Role of saliva in causing bad breath
Given that it’s rich in oxygen and that it prevents anaerobic bacteria to develop and reproduce, the presence of saliva enables a kind of self-cleaning of the mouth. Any condition that leads to reduced secretion form the salivary glands favours the creation of bacterial flora inside the mouth. Bad breath in the morning is a consequence of reduced salivation during the night. All bodily processes that lead to dehydration (medicines, climate changes…) reduce the amount of saliva and are directly responsible for bad breath. Alcohol and cigarettes also make the mouth dry, so apart from their specific smell, they provoke a series of other inconvenience.
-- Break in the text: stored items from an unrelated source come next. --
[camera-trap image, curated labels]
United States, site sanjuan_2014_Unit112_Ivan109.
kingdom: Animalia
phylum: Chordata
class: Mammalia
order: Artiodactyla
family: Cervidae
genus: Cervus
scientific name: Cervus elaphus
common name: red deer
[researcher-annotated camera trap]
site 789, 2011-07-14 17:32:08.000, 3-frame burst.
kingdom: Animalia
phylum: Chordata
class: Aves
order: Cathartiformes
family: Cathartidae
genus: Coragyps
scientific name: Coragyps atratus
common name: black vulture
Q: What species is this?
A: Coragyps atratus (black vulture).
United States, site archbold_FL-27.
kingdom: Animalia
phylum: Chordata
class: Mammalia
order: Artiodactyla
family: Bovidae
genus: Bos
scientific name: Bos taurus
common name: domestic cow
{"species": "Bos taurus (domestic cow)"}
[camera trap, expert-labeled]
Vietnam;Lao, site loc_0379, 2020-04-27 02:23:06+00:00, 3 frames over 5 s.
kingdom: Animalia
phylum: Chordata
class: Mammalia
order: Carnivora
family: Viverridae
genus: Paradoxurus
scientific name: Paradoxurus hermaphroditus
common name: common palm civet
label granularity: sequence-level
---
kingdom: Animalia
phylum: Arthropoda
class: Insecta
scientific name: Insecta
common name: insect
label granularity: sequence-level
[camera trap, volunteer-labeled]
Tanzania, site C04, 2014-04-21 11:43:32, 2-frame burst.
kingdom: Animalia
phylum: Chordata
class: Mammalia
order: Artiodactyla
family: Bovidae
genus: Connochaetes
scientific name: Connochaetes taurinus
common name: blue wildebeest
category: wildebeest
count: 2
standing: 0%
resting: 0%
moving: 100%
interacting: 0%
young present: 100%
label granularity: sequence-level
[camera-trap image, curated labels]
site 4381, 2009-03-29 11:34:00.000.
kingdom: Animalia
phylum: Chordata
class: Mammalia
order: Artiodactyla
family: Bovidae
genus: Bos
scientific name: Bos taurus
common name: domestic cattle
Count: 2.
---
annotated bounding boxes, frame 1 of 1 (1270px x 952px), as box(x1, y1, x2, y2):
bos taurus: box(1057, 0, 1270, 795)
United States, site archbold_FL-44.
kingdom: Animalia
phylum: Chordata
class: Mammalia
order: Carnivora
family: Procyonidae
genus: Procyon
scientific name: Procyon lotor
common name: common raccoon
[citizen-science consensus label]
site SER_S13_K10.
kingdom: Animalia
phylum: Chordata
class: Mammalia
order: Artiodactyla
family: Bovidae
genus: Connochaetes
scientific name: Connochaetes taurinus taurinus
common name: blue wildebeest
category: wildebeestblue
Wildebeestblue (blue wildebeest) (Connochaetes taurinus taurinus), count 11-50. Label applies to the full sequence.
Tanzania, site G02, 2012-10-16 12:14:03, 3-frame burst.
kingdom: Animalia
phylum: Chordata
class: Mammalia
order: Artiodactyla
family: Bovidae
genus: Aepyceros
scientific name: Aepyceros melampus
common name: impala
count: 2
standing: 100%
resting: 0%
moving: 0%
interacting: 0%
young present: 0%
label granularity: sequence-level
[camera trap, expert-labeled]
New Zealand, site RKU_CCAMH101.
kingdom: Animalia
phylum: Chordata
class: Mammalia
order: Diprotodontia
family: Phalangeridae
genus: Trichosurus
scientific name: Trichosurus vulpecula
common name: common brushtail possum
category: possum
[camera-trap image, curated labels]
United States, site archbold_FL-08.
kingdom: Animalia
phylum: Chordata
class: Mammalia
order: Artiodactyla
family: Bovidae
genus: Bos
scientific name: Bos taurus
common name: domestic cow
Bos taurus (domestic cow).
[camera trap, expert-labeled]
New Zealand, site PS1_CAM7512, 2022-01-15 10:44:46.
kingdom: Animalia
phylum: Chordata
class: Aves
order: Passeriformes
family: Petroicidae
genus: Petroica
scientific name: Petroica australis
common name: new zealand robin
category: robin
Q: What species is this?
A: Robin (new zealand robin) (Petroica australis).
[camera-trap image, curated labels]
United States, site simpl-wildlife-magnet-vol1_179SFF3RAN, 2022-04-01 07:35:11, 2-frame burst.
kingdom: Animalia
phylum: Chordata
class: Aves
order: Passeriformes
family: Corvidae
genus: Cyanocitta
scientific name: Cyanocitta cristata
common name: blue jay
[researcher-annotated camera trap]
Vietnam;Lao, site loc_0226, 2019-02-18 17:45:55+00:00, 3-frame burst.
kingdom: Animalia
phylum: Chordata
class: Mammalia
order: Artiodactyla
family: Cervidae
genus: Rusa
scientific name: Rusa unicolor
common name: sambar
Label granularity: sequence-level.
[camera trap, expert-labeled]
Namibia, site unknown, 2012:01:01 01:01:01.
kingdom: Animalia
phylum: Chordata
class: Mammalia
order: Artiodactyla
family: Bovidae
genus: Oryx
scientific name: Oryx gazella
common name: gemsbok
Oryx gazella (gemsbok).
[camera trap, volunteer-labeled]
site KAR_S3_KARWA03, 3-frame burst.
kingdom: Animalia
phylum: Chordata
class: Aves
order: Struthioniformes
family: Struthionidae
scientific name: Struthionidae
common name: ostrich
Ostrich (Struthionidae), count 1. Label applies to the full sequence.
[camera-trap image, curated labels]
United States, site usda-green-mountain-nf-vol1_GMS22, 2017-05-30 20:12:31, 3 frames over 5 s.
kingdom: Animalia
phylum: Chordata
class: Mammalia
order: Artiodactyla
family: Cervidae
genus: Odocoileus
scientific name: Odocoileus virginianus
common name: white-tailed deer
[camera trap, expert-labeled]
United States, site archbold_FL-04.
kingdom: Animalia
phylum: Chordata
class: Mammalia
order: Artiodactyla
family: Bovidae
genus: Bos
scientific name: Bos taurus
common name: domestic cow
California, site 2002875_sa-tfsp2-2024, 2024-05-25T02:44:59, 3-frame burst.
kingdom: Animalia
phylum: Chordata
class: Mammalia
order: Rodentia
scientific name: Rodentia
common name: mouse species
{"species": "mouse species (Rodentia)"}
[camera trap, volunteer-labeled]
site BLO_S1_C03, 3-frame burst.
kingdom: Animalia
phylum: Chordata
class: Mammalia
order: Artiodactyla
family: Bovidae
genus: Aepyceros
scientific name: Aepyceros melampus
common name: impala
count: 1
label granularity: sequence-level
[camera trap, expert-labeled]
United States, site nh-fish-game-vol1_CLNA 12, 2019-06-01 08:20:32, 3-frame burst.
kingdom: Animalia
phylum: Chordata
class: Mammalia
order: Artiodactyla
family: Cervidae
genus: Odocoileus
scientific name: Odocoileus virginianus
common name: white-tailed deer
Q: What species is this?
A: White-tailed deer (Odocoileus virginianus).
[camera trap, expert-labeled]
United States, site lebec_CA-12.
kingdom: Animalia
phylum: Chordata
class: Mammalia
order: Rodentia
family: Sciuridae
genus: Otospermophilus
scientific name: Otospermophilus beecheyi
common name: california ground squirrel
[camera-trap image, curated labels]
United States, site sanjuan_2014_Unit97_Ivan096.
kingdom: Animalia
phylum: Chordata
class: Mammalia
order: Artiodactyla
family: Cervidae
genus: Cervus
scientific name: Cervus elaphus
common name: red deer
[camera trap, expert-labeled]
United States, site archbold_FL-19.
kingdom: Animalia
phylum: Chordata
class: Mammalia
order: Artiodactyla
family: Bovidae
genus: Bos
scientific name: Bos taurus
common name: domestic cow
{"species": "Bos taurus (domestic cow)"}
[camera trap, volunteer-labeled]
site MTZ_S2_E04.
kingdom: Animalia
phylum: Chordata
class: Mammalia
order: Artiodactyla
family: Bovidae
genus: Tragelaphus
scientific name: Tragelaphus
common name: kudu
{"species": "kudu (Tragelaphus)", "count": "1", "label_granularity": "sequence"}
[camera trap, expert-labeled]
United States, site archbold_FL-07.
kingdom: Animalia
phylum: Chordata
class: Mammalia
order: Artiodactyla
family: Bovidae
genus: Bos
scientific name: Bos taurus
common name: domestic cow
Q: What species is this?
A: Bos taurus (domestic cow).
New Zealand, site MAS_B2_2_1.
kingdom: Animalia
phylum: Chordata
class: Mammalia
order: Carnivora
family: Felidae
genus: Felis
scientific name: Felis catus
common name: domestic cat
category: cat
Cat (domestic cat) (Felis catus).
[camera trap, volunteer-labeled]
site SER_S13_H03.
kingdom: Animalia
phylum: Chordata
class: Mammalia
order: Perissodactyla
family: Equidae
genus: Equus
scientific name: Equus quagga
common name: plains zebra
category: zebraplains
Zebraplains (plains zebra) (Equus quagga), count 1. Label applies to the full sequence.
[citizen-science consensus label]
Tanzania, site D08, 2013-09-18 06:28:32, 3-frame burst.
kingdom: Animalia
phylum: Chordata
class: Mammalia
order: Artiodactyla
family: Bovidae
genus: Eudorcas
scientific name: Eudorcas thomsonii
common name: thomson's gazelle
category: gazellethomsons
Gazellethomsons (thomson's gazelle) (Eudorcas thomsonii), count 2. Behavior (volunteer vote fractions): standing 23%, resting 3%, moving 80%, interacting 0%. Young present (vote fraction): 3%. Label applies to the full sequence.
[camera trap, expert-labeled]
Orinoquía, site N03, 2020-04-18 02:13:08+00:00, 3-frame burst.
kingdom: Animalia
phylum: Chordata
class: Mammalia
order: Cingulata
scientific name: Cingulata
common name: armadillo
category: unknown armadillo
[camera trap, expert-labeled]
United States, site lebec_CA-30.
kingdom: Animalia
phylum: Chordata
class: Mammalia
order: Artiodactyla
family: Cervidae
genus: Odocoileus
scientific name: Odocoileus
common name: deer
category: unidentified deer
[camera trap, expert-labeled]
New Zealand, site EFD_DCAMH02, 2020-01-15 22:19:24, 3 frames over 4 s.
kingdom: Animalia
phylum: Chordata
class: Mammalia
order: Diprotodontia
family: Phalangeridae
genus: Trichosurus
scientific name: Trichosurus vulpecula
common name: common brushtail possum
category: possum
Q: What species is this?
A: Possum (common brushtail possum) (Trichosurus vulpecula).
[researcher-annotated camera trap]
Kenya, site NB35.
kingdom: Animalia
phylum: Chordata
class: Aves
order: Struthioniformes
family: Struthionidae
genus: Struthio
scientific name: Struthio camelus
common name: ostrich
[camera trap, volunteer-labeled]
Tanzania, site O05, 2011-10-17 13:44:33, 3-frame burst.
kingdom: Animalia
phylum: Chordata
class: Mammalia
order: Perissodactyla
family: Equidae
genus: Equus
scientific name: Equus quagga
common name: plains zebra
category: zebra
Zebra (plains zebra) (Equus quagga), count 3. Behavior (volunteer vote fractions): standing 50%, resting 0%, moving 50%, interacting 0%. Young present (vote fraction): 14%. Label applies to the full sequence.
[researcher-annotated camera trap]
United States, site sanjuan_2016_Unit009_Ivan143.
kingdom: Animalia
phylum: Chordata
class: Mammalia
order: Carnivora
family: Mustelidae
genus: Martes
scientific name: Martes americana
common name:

How to get rid of bad breath?
The most important is to identify causes of this unpleasant condition. Simple masking and cover-up with rinsing liquids and chewing gums is not enough. The cause is easiest to eliminate if it is related to poor hygiene. Removal of dental plaque and calculus should lead to significantly lower amount of bacteria. Periodontal socket treatment will reduce food supply for the bacteria. Try to avoid tooth pastes that contain sodium sulfate compounds, because these are one of the most frequent causes of lack of salivation. When the causes are systemic diseases, only their complete treatment can lead to improvements of this condition.
Finally, a very important piece of advice: never skip breakfast. Morning hunger can activate unpleasant smells from the stomach and bowls and lead to bad breath. Make sure to drink enough liquid during the day!